WHAT YOU SHOULD DO - Reproduce the rows from the line with "What precise distance" up to and including the line with "39.1 metres".
-- START MATERIAL PROVIDED --
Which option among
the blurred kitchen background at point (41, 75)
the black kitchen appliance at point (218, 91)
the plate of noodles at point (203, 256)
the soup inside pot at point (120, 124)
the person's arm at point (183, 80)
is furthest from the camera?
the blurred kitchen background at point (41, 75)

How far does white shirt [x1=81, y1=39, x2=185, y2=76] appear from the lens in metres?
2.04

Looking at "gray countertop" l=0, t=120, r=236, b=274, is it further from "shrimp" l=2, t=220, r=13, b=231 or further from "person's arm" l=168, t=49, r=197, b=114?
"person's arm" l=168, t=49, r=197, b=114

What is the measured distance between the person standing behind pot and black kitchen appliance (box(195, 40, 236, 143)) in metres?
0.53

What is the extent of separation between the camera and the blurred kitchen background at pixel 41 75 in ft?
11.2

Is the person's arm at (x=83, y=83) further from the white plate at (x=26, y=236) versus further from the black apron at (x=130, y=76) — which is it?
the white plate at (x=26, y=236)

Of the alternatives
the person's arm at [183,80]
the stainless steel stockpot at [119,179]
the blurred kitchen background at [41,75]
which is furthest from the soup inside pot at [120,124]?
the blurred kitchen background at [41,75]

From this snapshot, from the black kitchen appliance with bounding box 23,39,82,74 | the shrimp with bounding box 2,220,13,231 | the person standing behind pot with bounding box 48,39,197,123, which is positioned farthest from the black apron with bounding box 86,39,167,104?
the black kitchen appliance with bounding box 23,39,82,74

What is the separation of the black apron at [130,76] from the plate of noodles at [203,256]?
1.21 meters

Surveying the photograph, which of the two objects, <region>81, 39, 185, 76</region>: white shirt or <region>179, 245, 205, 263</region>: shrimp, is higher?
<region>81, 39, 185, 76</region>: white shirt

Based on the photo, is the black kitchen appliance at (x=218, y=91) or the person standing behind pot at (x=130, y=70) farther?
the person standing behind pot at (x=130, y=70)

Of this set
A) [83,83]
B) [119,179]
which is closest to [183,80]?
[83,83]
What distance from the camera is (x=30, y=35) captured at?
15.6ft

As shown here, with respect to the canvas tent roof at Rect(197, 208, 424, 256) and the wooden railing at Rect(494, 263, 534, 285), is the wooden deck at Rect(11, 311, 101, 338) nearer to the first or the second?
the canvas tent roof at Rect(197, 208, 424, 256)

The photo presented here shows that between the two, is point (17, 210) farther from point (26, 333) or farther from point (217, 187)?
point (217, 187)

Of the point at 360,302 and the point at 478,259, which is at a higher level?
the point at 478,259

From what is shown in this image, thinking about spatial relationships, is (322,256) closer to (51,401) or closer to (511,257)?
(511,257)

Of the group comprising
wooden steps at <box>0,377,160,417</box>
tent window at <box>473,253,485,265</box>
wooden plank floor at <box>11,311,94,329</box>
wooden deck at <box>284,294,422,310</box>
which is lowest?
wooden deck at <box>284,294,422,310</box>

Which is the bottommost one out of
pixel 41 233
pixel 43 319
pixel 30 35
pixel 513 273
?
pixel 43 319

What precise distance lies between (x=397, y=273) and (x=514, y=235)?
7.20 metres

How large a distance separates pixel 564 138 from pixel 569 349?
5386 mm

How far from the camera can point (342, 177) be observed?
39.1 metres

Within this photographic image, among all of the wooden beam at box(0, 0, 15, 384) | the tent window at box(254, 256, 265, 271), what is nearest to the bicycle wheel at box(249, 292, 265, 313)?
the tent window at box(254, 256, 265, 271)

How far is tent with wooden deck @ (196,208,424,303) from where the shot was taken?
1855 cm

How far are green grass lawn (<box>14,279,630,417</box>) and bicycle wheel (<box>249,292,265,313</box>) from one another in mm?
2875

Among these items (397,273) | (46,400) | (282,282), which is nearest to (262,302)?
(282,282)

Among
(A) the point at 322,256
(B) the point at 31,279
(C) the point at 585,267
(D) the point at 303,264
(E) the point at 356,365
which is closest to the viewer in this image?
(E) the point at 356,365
-- END MATERIAL PROVIDED --
REPLY -
What precise distance lies between (x=397, y=273) and (x=514, y=235)?
7.20 metres

How large a distance separates pixel 564 138 from pixel 569 349?
5386 mm

How far from the camera can point (342, 177) be observed?
39.1 metres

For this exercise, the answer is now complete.